Phase 1: Feasibility search
$$
\min_{x,s} \ \mathbf{1}^\top s
$$
subject to:
$$
Ax + I s = b, \quad x \ge 0, \ s \ge 0
$$
Any feasible solution to the original problem will have $\mathbf{1}^\top s = 0$.
The starting basis is $B’$ from the slack variables.
If $s = 0$ is achieved, the algorithm proceeds to Phase 2. Otherwise, the original problem is infeasible.
Phase 2: Optimization
Drop the slack variables from the basis:
$$
B := B’[1:n]
$$
Solve the original problem using the Simplex algorithm, starting from $B$.
This method is reliable but computationally more expensive, as it requires running two separate Simplex processes.
9.3 The Classical Big-M Method
The Big-M method attempts to solve the feasibility and optimization in one shot by heavily penalizing the slack variables in the objective:
$$
\min_{x,s} \ , \mathbf{1}^\top s M + d^\top x
$$
subject to:
$$
Ax + I s = b, \quad x \ge 0, \ s \ge 0
$$
where:
$M \ge 0$ is a very large constant (“Big-M”).

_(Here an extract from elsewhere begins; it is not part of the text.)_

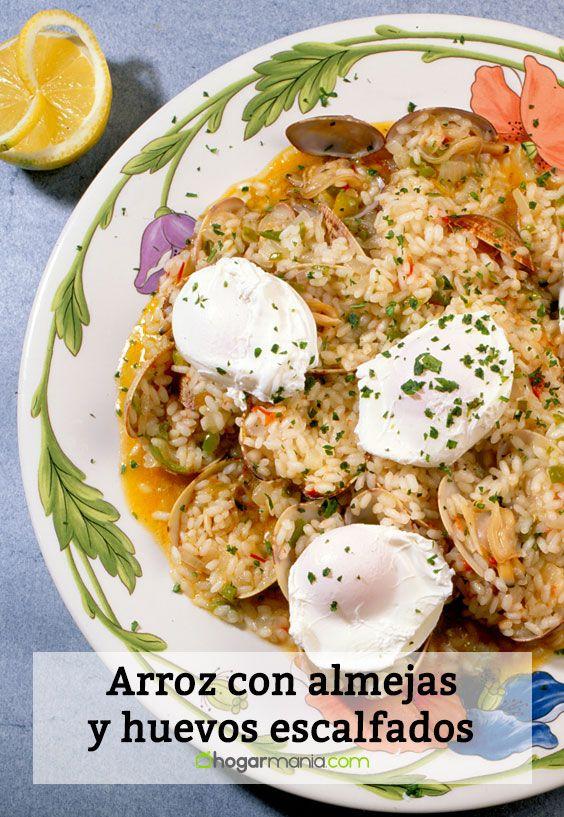Arroz con almejas y huevos escalfados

$d$ is the cost vector of the original problem.
Big-M Equivalence
There exists $M \ge 0$ sufficiently large such that the solution $\bar{x}^\prime = [0, \bar{x}]$ is solution of the larger problem if and only if $\bar{x}$ is solution of the original problem.
Limitations of the Big-M method:
The choice of $M$ is arbitrary and problem-dependent.
If $M$ is too small → feasibility is not enforced.
If $M$ is too large → numerical instability arises.
Tuning $M$ is essentially a trial-and-error process.
9.4 The Infinitely Big-M (I-Big-M) Method
To understand the role of $M$ in both the Two-Phases and Big-M methods, notice that in both cases the primary goal is to force $s = 0$ before minimizing $d^\top x$. This is precisely a lexicographic priority:
$$
\mathbf{1}^\top s \quad \text{has priority over} \quad d^\top x
$$
The I-Big-M method encodes this directly using a Non-Archimedean infinite number $\alpha$:
$$
\min_{x,s} \ \alpha , \mathbf{1}^\top s + d^\top x
$$
subject to:
$$
Ax + I s = b, \quad x \ge 0, \ s \ge 0
$$
Advantages:
No parameter tuning: $\alpha$ is by definition “big enough”.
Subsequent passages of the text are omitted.